Sunday, 24 de November de 2024 ISSN 1519-7670 - Ano 24 - nº 1315

O primado da superficialidade

Faz parte do ideal iluminista a compreensão de que a imprensa serve, acima de tudo, para prestar um serviço público e este não é outro que o de dizer a verdade à população. Atuando assim, a imprensa favorece a construção de uma consciência crítica da realidade. Até aí, tudo bem. O problema é que este entendimento vem, há muito, sendo desafiado pelo concepção capitalista de que a notícia é um produto de consumo como outro qualquer.

E se é produto de consumo é natural que obedeça a lógica das fases de produção, linha de montagem etc. O mercado, bem o sabemos, obedece a leis, regulamentos, normas. E é exigente: quer tudo e a tempo. É aqui que mora o perigo, pois vivemos sob o signo da velocidade. Tudo precisa ser feito de imediato e mesmo a notícia necessita ser atualizada a cada instante, algo concebível no mundo virtual. Mas não é de hoje que estamos às voltas com notícias mal-apuradas, notícias que não preenchem requisitos mínimos de qualidade e que – passou a ser corriqueiro – parecem inteiramente divorciadas da verdade: na falta atualizações, estas passam a ser inventadas.

Lições de descompromisso

A tentação de passar ao largo de qualquer forma de aprofundamento, não importa quão interessante e convidativo seja o assunto, parece ser a regra geral. Por exemplo, li esta notícia em jornal de grande circulação nacional:

“A saga de Harry Potter é uma as mais lucrativas da história. Os sete livros venderam mais de 400 milhões de exemplares em 69 línguas e os sete filmes lançados até o momento arrecadaram mais 6,6 bilhões de dólares em todo o mundo.”

MATERIAL COLETADO.
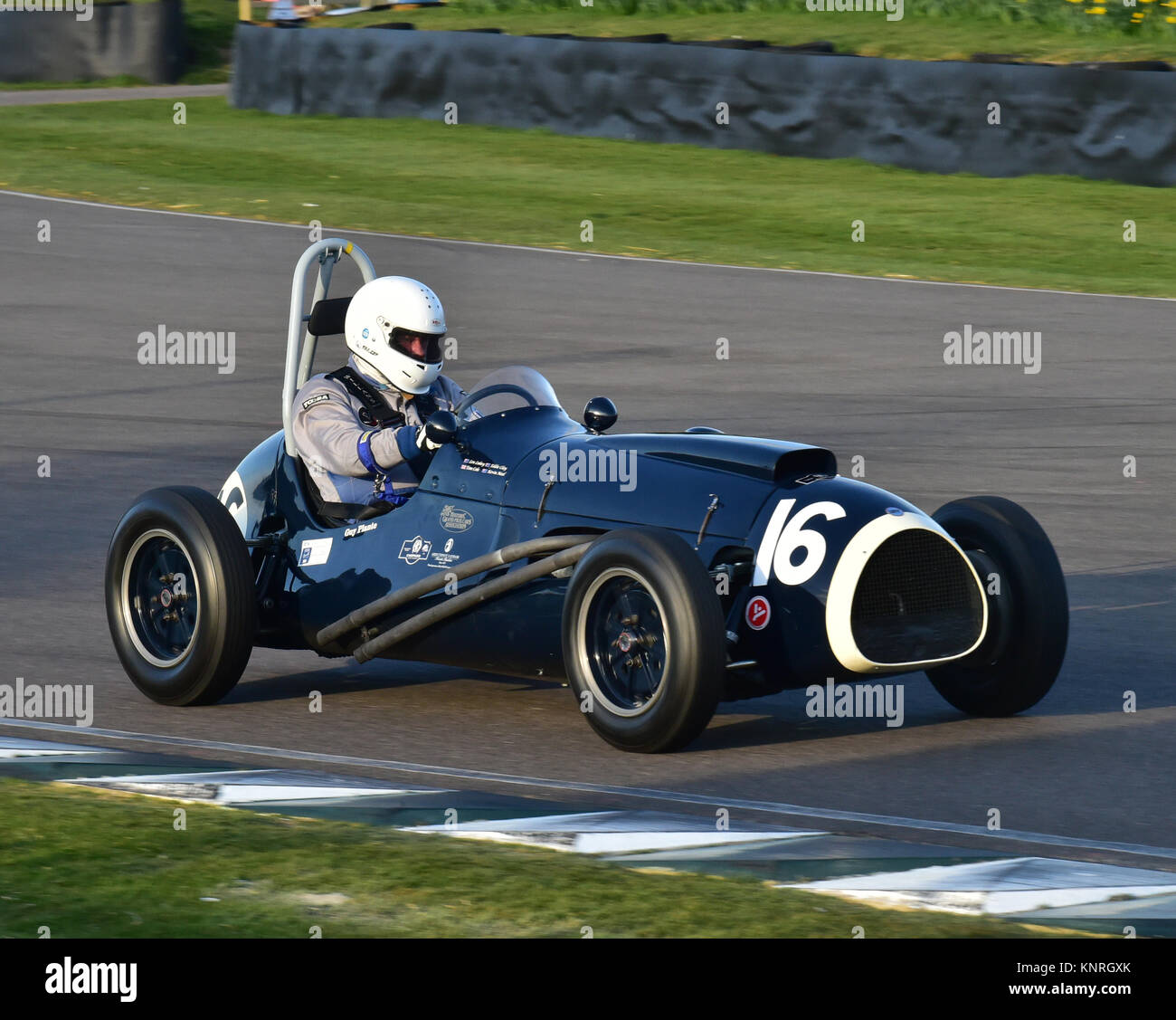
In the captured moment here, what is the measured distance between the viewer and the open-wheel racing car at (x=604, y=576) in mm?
7031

TAREFAS A REALIZAR.
A: Segundo a notícia citada no texto, quantos exemplares os sete livros de Harry Potter venderam?
B: Transcreva fielmente o trecho do texto que começa em "Sunday, 24 de" e termina em "como outro qualquer.".
Responda apenas com base no texto, sem recorrer ao material.

SOLUÇÕES POR TAREFA.
A: Mais de 400 milhões de exemplares.

B:
Sunday, 24 de November de 2024 ISSN 1519-7670 - Ano 24 - nº 1315

O primado da superficialidade

Faz parte do ideal iluminista a compreensão de que a imprensa serve, acima de tudo, para prestar um serviço público e este não é outro que o de dizer a verdade à população. Atuando assim, a imprensa favorece a construção de uma consciência crítica da realidade. Até aí, tudo bem. O problema é que este entendimento vem, há muito, sendo desafiado pelo concepção capitalista de que a notícia é um produto de consumo como outro qualquer.